Title: Help with a Lomax prison song - download inside!
Post by: LoneWolf on December 31, 2006, 11:04:57 PM
Guys, I'll be very thankful if you'll take a moment to try and help me with a song that the great Alan Lomax recorded for the album "Negro Prison Songs and Blues" called "Jumpin' Judy". I don't remember the name of the prisoner who sings that:)

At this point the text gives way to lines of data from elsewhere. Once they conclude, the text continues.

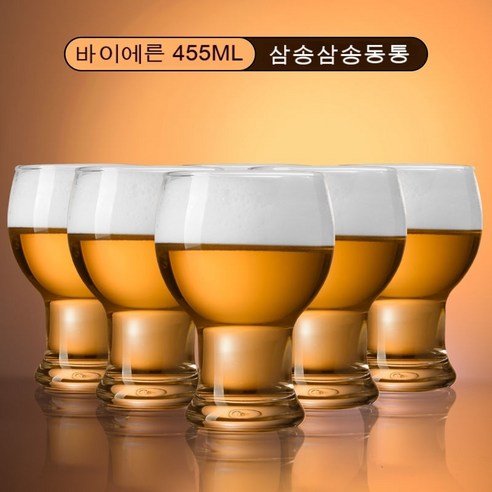 스노우드림 수입 맥주잔 가정용 라지 사이즈에 두꺼운 유리잔 물컵, 바이에른 컵 455ml_3개를사서3개를배달하다.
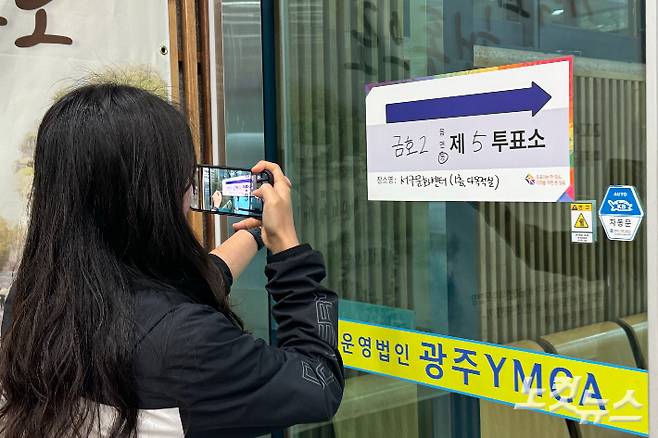 22대 총선 본투표소가 마련된 광주 서구 서구문화센터에 10일 오전 7시 유권자가 투표 인증 사진을 촬영하고 있다. 김수진 기자
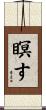 瞑す Scroll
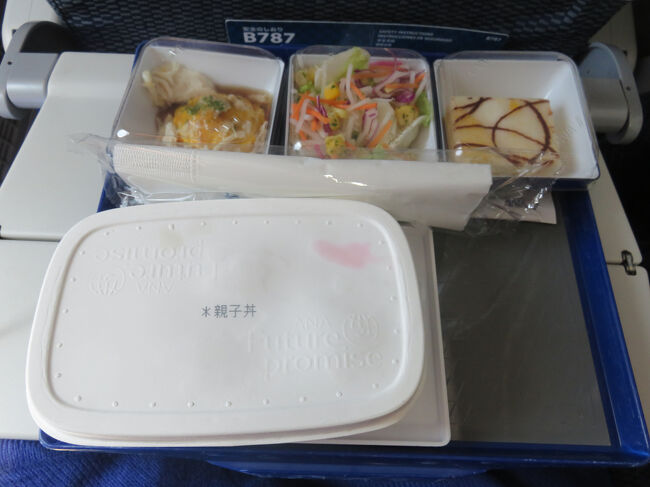 機内食は親子丼です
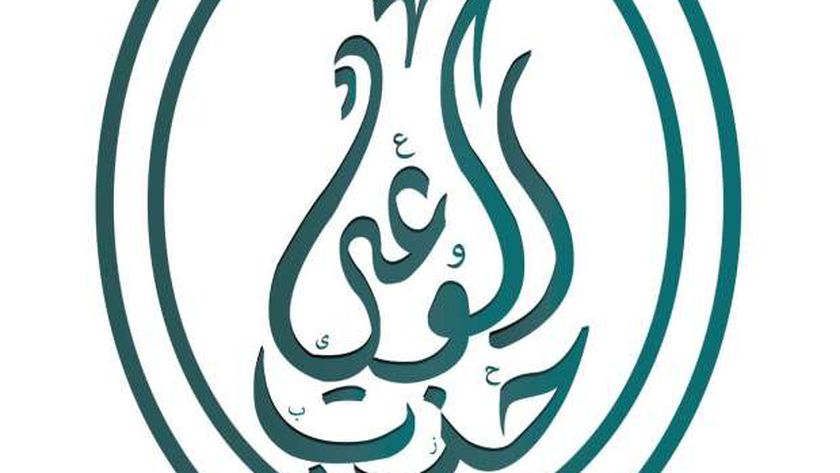 حزب الوعي: وقف إطلاق النار في غزة خطوة لإنهاء معاناة الشعب الفلسطيني
| يلا شوت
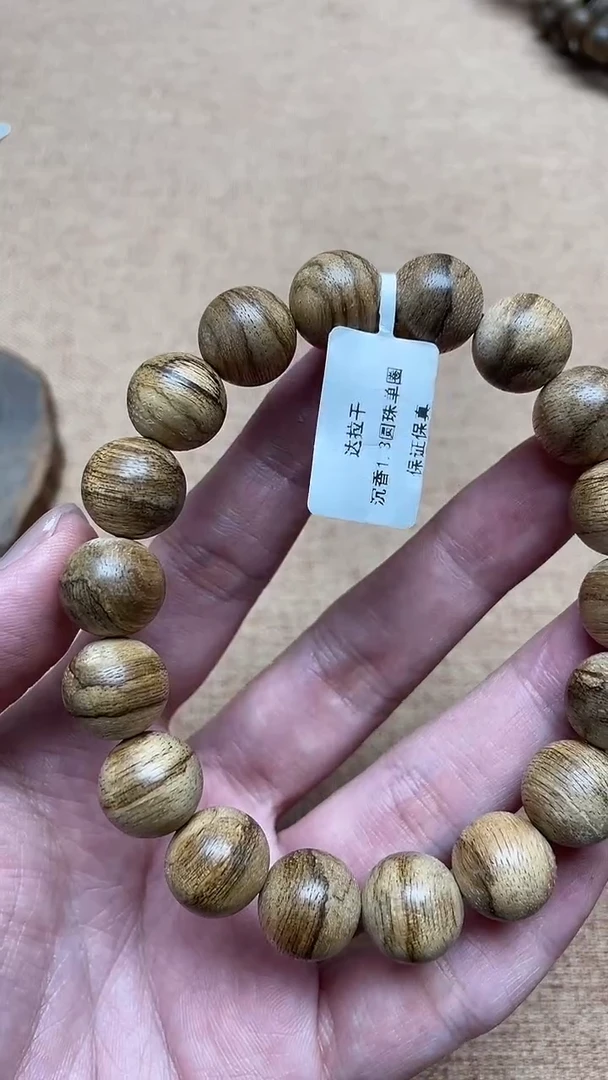 沉香手串达拉干1.3圆珠单圈多样性发其一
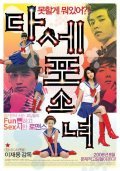 Dasepo sonyo is the best movie in Ok-bin Kim filmography.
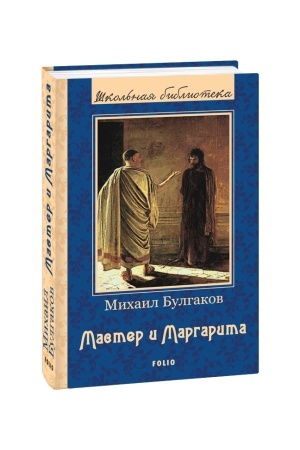 Buchcover: Master y Marharyta
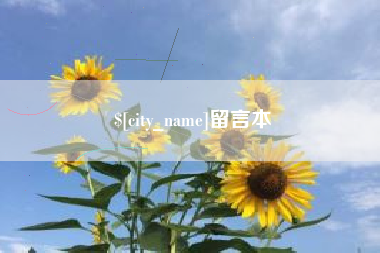 安康留言本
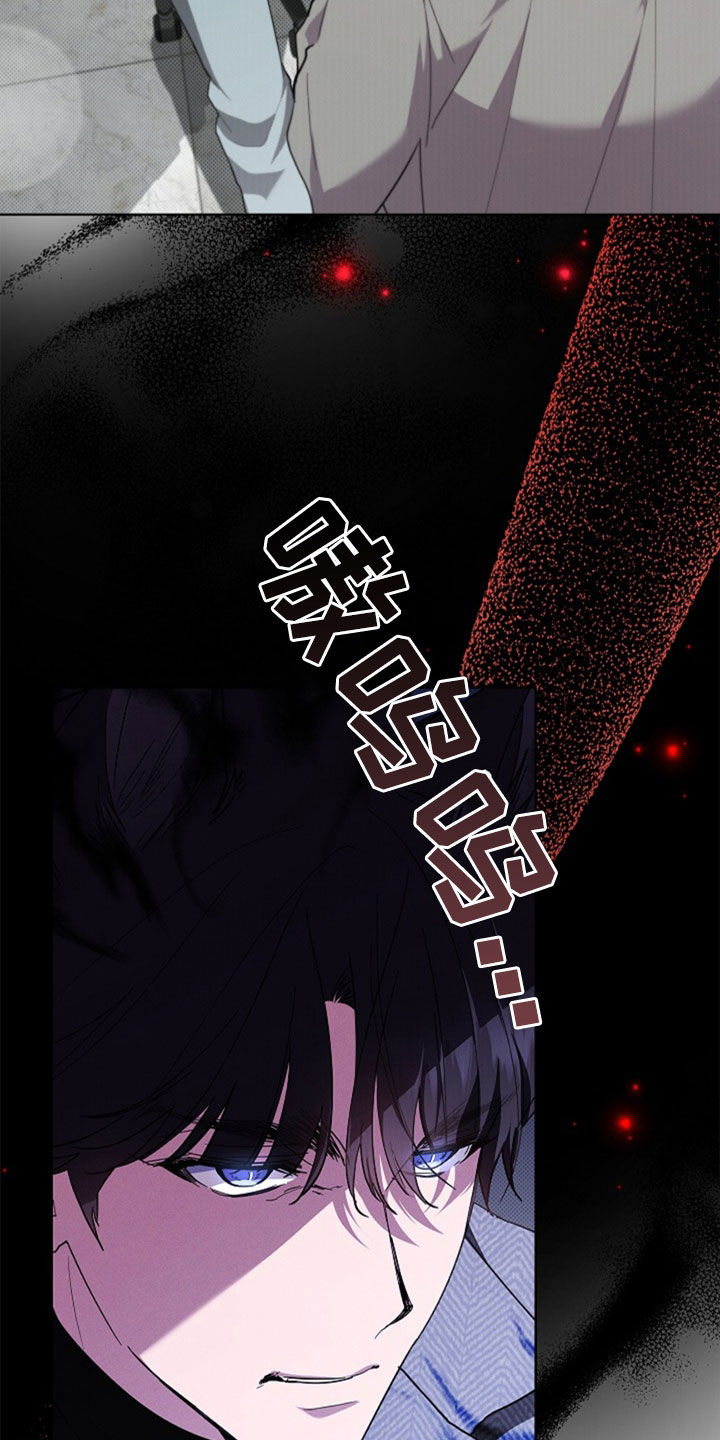 小白狗奇遇记漫画,第49章：建议3图
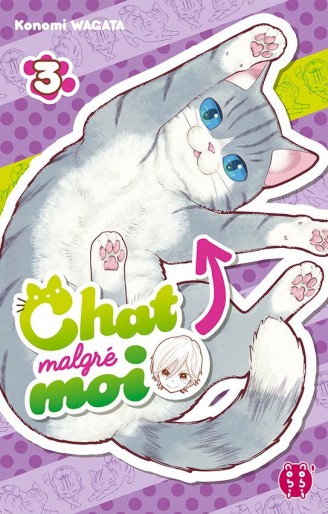 Manga - Manhwa - Chat malgré moi Vol.3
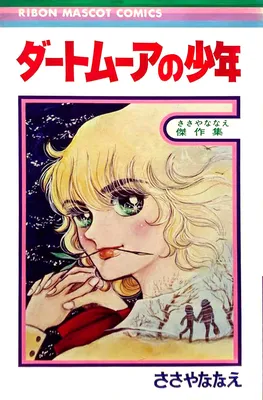 Dartmoor no Shounen
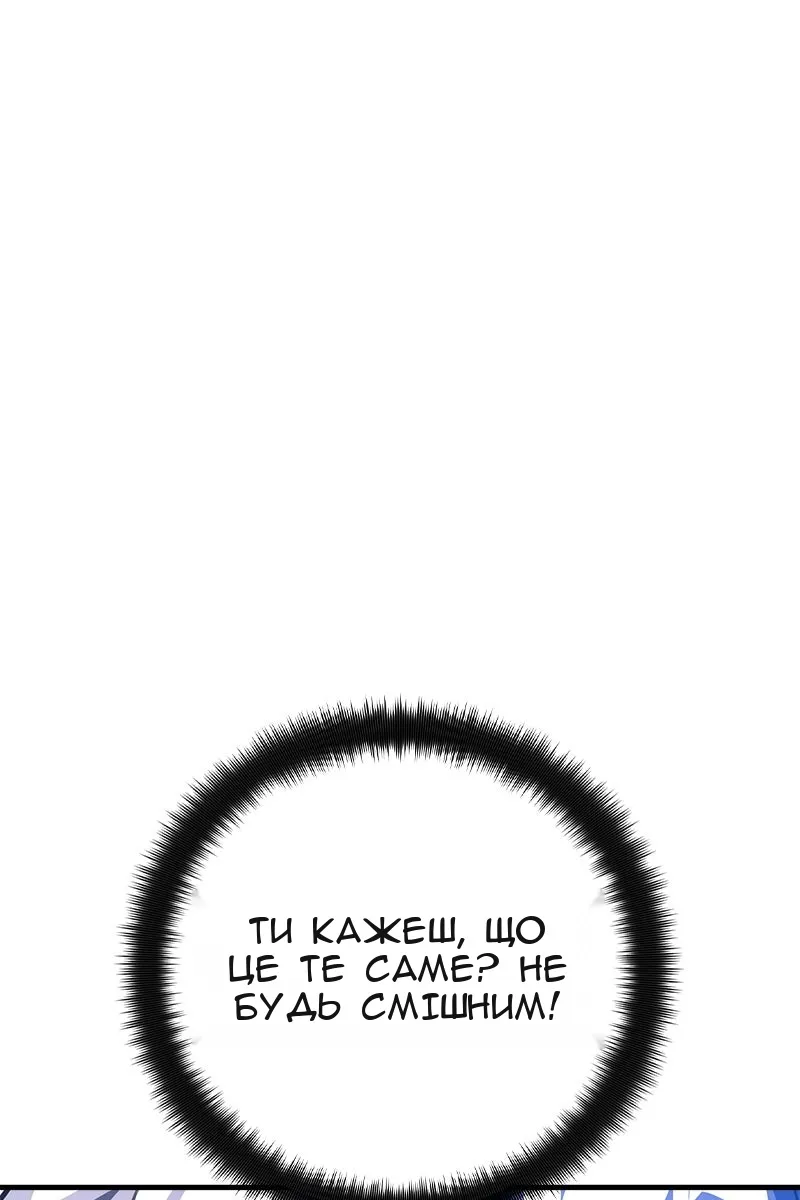 Сторінка 7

https://youtu.be/9PWGs-p4DNQ


If you don't have the recording, download it from here:

http://www.yousendit.com/transfer.php?action=download&ufid=D235F7572D1C5497



Thanks!!
Title: Re: Help with a Lomax prison song - download inside!
Post by: Bunker Hill on January 01, 2007, 12:17:34 AM
Guys, I'll be very thankful if you'll take a moment to try and help me with a song that the great Alan Lomax recorded for the album "Negro Prison Songs and Blues" called "Jumpin' Judy". I don't remember the name of the prisoner who sings that:)

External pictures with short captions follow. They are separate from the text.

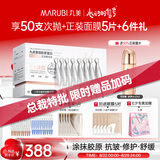 丸美二代胶原小金针面部精华重组胶原蛋白抗皱次抛30支七夕情人节礼物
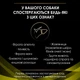 Cухий корм для собак Pro Plan Veterinary Diets HP Hepatic 3 кг - изображение 5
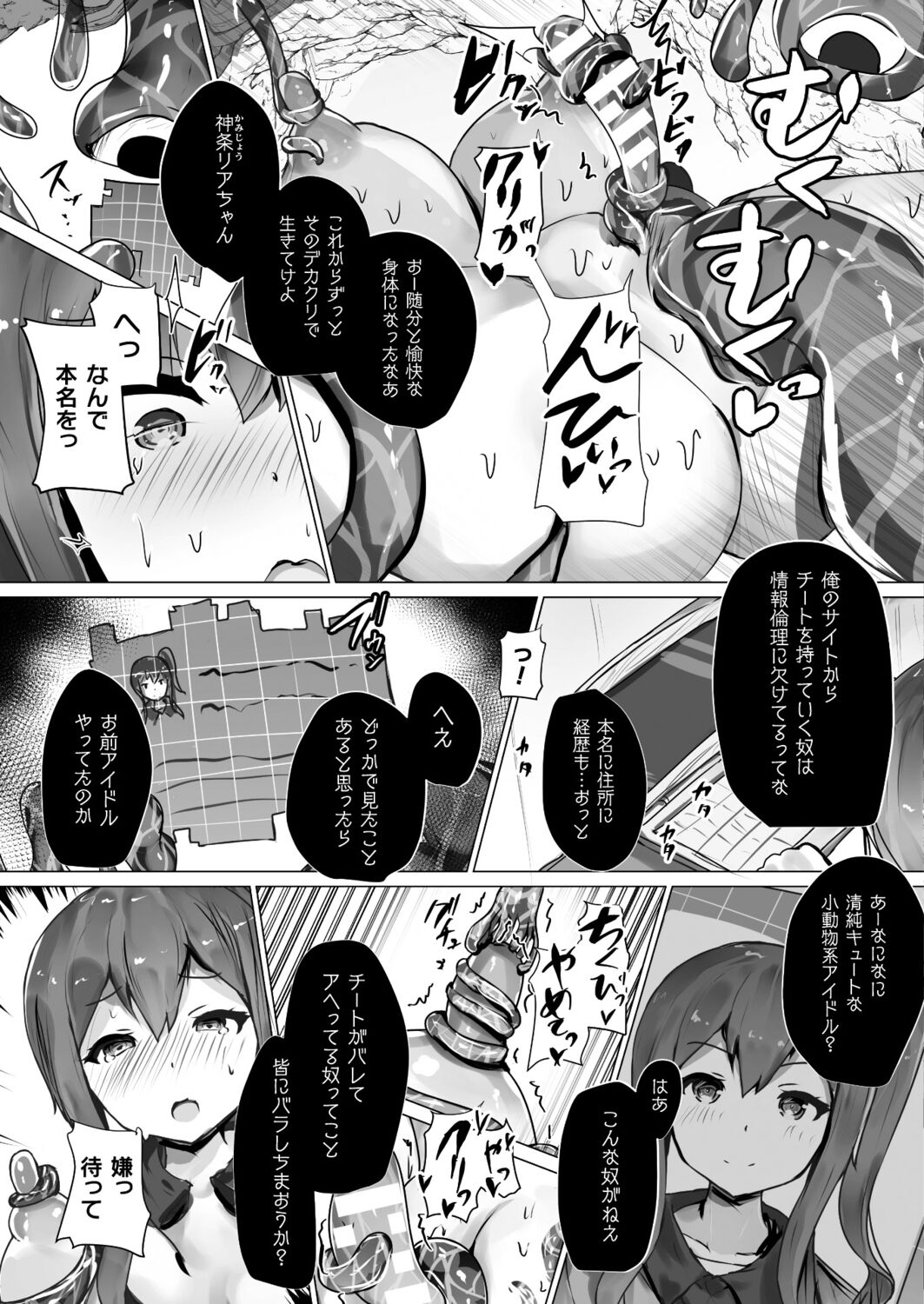 Comic Unreal Plus Vol. 5 - Page 89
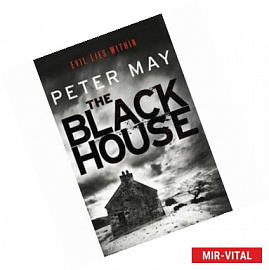Blackhouse (Lewis Trilogy, book 1) UK bestseller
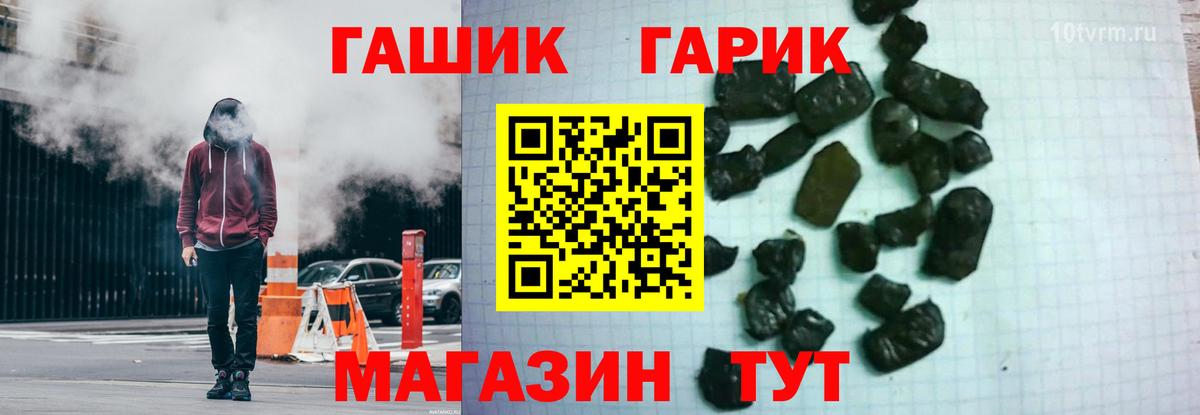 Мурманск  Гашиш хэш  Гашиш Ice-O-Lator  Вход с VPN 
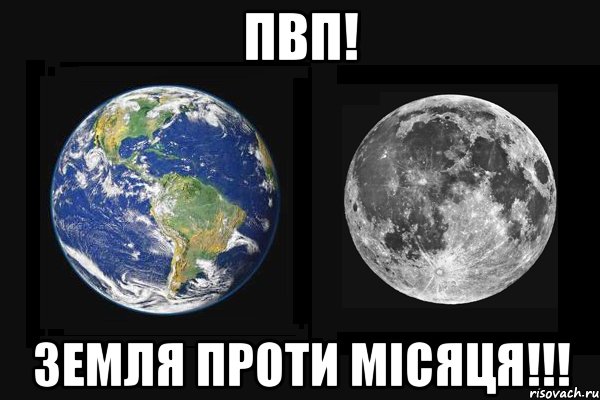 пвп! земля проти місяця!!!, Мем У каждой девушки есть страшная п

I can?t get the link to play and don?t have the disc you refer to. What I do have is the 1957 LP Murderer?s Home (Pye-Nixa) where Lomax very thoughtfully transcribes all the work songs. This may not be the version you are speaking of but it might be an aid to you understanding the general theme and sense of the song, thereby creating your own transcription from the version you have.
---------------
Side A, Band 6: Jumpin' Judy, sung by Tangle Eye, Fuzzle Red, Hard Hair and others. It has been the humane custom in some southern camps to allow women visitors on Sundays and national holidays and to give the trustees the opportunity and the privacy for lovemaking. Often prostitutes come in the guise of wives or relatives, Judy, who introduced "jumpin'" may have been one of these. In any case, in this song she is soon replaced by Rosie, who in prison songs in the Southwest usually plays the role of the faithful girl coming with a pardon or a reprieve for her man.

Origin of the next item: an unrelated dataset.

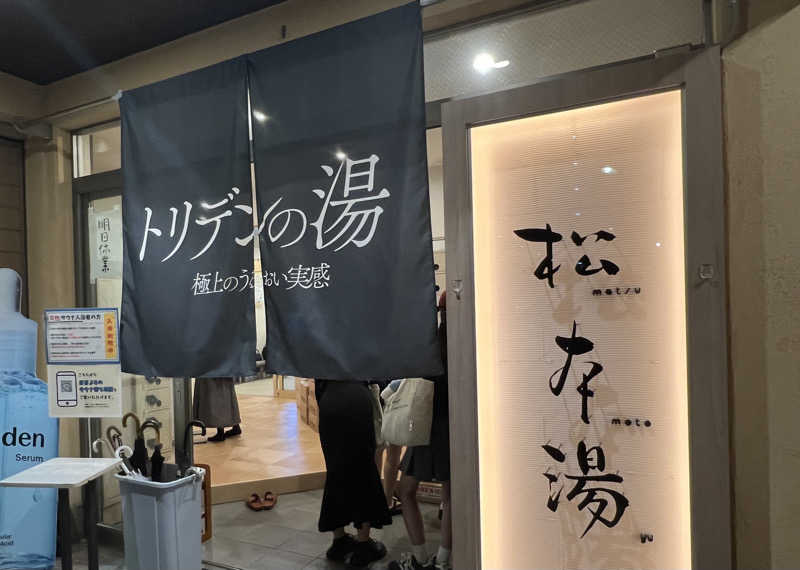 まささんの松本湯のサ活写真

O well, it's jumpin', jumpin'Judy/ /
O well, it's jumpin' jumpin' Judy /,
Boys, she was a mighty fine gal./

O well, she brought that jumpin',/ (3)
Baby, to this whole wide world./

O well, she brought it in the mornin',/ (3),
Baby, just a little fore day./

You catch the Illinois Central,/ (3)
Baby, go to Kankakee./

O well, and yonder come old Rosie,/ (2)
O boys, and yonder come Rosie,/
Baby, how in the world do you know?/

O well, I knowed her by her apron,/(2)
O boys, I knowed her by her apron,/
Baby red's the dress that she wore./

O well, she wore a Mother Hubbard / (3)
O boy she wore a Mother Hubbard,/
Baby, like a morning gown./

O well, I heard her tell the sergeant, /(2)
O boy, I heard her tell the sergeant,/
Sir, I've come after my man./

"Poor boy, he's been here a-rollin'/,/ (3)
Baby, for the state so long."/

"O well, I know he's done got sorry,/ (3)
Buddy, that he ever done wrong."/

This version was actually turned into a "folk song" and recorded in 1959 by Guy Carawan and Peggy Seegar, it became hugely popular in 60s British folk circles.
Title: Re: Help with a Lomax prison song - download inside!
Post by: LoneWolf on January 01, 2007, 12:33:50 AM
Man... You gave me more help than I could hope to get, thank you so much!!

What is a "hubbard"?
Title: Re: Help with a Lomax prison song - download inside!
Post by: Bunker Hill on January 01, 2007, 12:45:53 AM
The dictionary definition of a "Mother Hubbard" is

loose full garment once popular with women.

During the 1890s the "in" garment to wear was a Mother Hubbard made of calico.

There you go, everything you wanted to know but never dare ask. ;D
Title: Re: Help with a Lomax prison song - download inside!
Post by: LoneWolf on January 01, 2007, 12:59:27 AM
Thanks, man. And yes, we are talking about the same version.

I love the haunting melody of this song.